Nations Unies

CERD/C/CUB/CO/14-18

Convention internationale sur l ’ élimination de toutes les formes de discrimination raciale

Distr. générale

8 avril 2011

Français

Original: espagnol

Comité pour l ’ éliminati on de la discrimination raciale

Soixante-dix-huitième session

14 février-11 mars 2011

Examen des rapports présentés par les États parties conformément à l’article 9 de la Convention

Observations finales du Comité pour l’élimination de la discrimination raciale

Cuba

1.Le Comité a examiné les quatorzième à dix-huitième rapports périodiques de Cuba (CERD/C/CUB/14-18), soumis en un seul document, à ses 2055e et 2056e séances (CERD/C/SR.2055 et 2056), les 16 et 17 février 2011. À sa 2077e séance (CERD/C/SR.2077), le 3 mars 2011, le Comité a adopté les observations finales ci-après.

A.Introduction

2.Le Comité accueille avec satisfaction le rapport soumis par l’État partie et se félicite de l’occasion qui lui est donnée de renouer le dialogue après un intervalle de plus de douze ans. Le Comité invite l’État partie à présenter régulièrement ses rapports à l’avenir, en prenant pleinement en considération les directives pour l’établissement des rapports (CERD/C/2007/1).

3.Le Comité se félicite de la présence d’une délégation nombreuse et de haut niveau, qu’il remercie d’avoir répondu de manière ouverte et détaillée au grand nombre de questions qui lui ont été posées.

B.Aspects positifs

4.Le Comité prend note avec intérêt de la mise en place de plusieurs commissions chargées d’analyser et d’étudier le phénomène de la discrimination raciale à Cuba, notamment la Commission contre le racisme et la discrimination raciale de l’Union des écrivains et des artistes de Cuba (UNAEC) et la Commission interinstitutions coordonnée par la Bibliothèque nationale José Martí.

5.Le Comité prend également note avec intérêt de la création d’un groupe de coordination chargé d’étudier et de proposer des actions en rapport avec la question raciale, rattaché au Comité central du Parti communiste cubain.

6.Le Comité accueille avec satisfaction le programme d’activités prévues en 2011 pour célébrer l’Année internationale des personnes d’ascendance africaine (résolution 64/169 de l’Assemblée générale, en date du 18 décembre 2009).

**Tâches:**
1) D'après les observations finales sur Cuba, à quelle séance et à quelle date le Comité les a-t-il adoptées ?
2) Reproduisez à l'identique le passage des observations finales sur Cuba qui va de « 4.Le Comité prend » jusqu'à « Parti communiste cubain. » inclus.

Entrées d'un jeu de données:
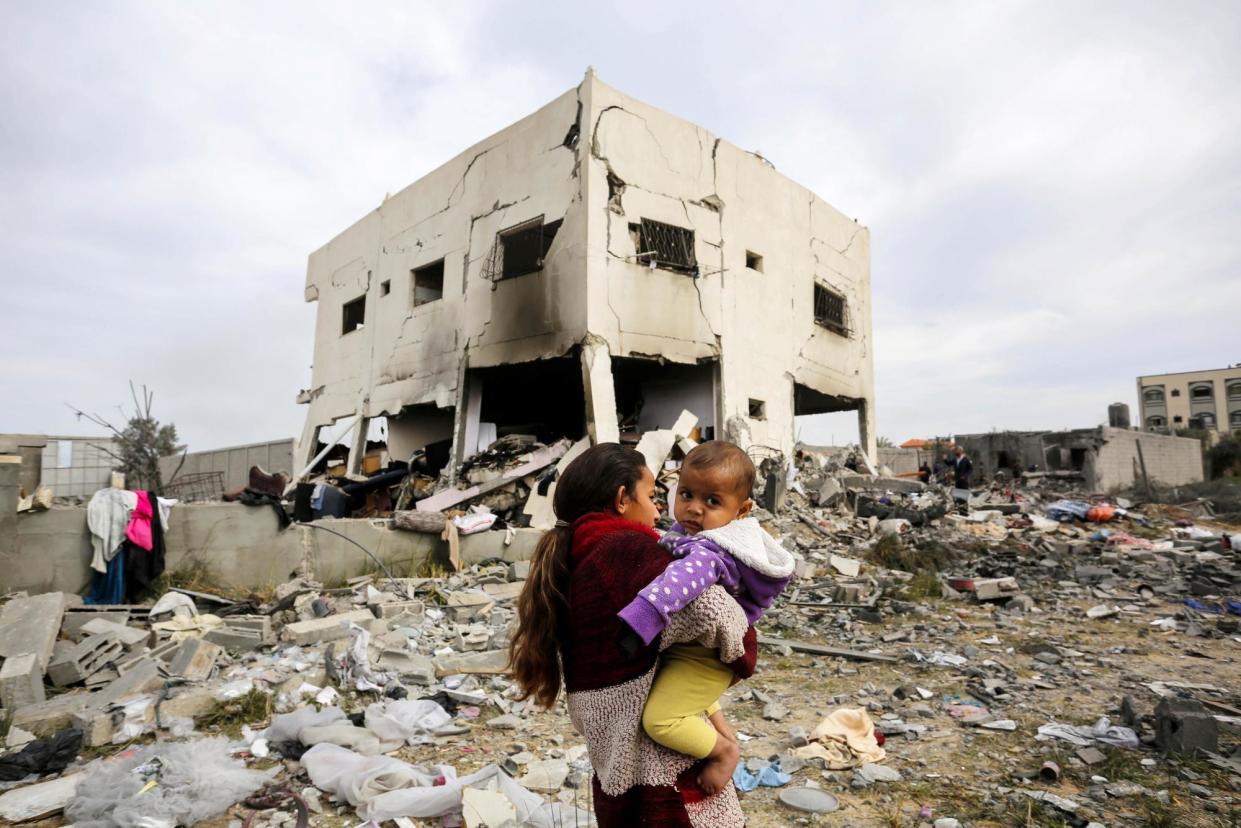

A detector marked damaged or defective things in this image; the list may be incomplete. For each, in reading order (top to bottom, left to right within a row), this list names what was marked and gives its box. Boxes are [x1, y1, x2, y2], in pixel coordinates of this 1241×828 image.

cracked concrete wall [300, 87, 590, 464]
damaged concrete building [292, 72, 873, 471]
cracked concrete wall [296, 72, 878, 466]
cracked concrete wall [578, 74, 873, 456]
broken concrete slab [0, 650, 44, 710]
broken masonry block [0, 655, 45, 705]
broken concrete slab [0, 593, 67, 670]
broken masonry block [46, 635, 122, 685]
broken masonry block [167, 640, 225, 685]
broken masonry block [1156, 695, 1216, 754]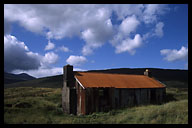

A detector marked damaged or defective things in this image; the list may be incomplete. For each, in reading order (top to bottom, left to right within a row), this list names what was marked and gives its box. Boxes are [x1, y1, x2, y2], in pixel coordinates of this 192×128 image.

rusty corrugated roof [74, 71, 165, 88]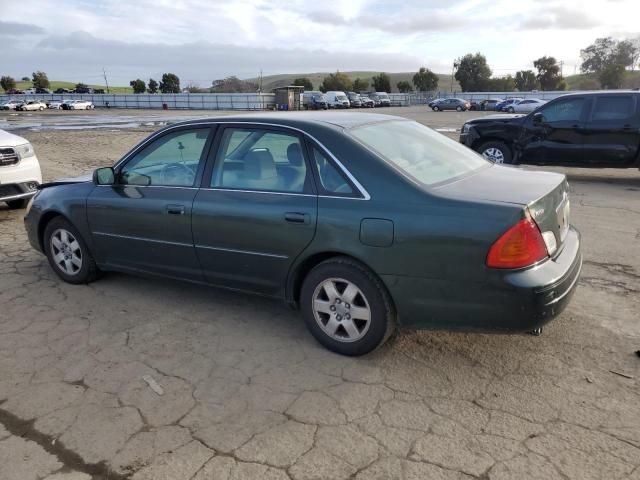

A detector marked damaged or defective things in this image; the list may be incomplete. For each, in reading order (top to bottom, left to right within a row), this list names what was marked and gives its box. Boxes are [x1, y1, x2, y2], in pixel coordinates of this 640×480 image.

cracked asphalt [1, 109, 640, 480]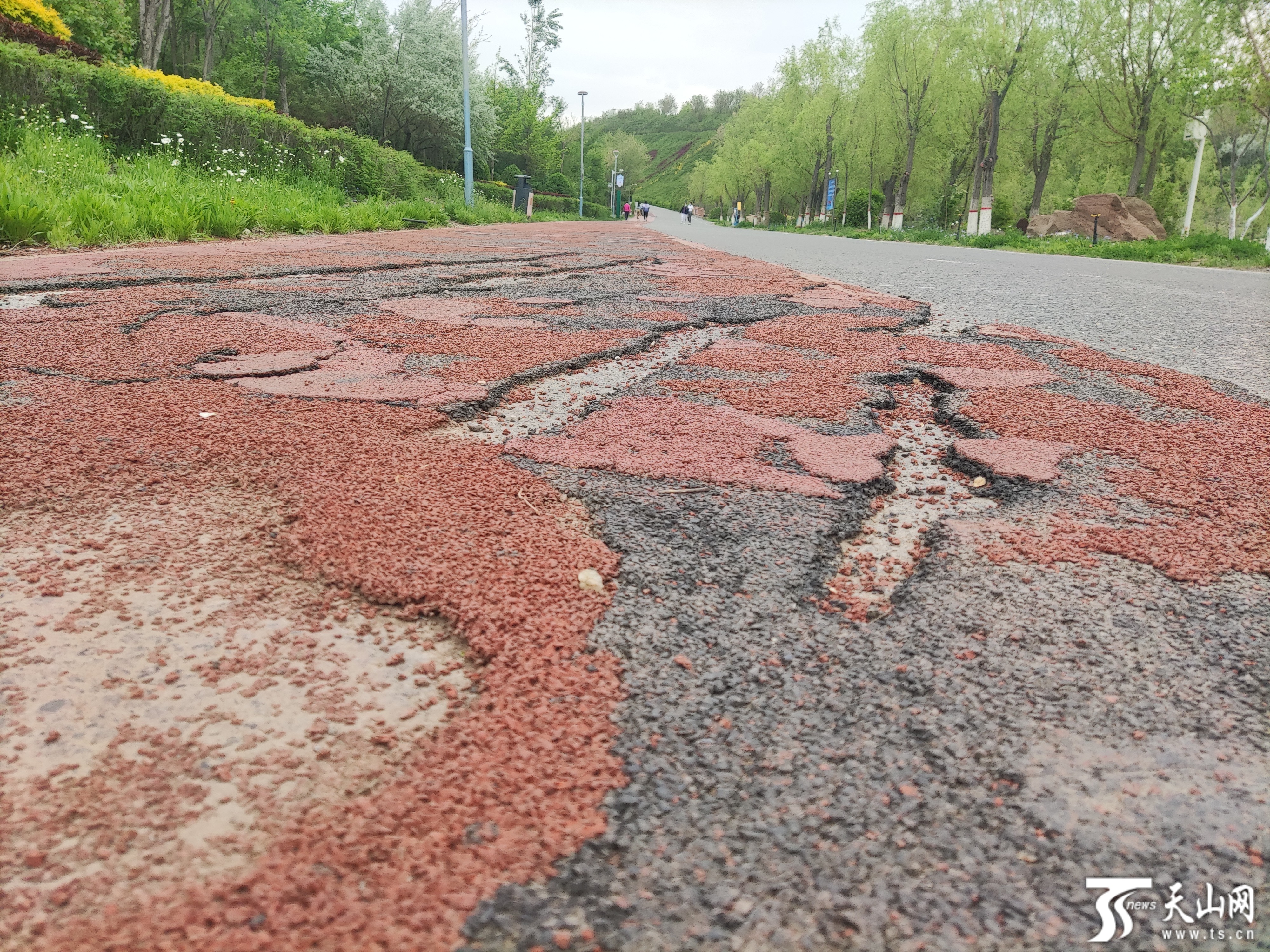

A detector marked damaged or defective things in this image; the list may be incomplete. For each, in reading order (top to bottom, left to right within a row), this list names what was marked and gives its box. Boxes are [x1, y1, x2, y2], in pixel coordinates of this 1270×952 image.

pothole in path [460, 327, 721, 442]
pothole in path [828, 383, 996, 622]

**Résultats:**
1) À sa 2077e séance, le 3 mars 2011.

2)
4.Le Comité prend note avec intérêt de la mise en place de plusieurs commissions chargées d’analyser et d’étudier le phénomène de la discrimination raciale à Cuba, notamment la Commission contre le racisme et la discrimination raciale de l’Union des écrivains et des artistes de Cuba (UNAEC) et la Commission interinstitutions coordonnée par la Bibliothèque nationale José Martí.

5.Le Comité prend également note avec intérêt de la création d’un groupe de coordination chargé d’étudier et de proposer des actions en rapport avec la question raciale, rattaché au Comité central du Parti communiste cubain.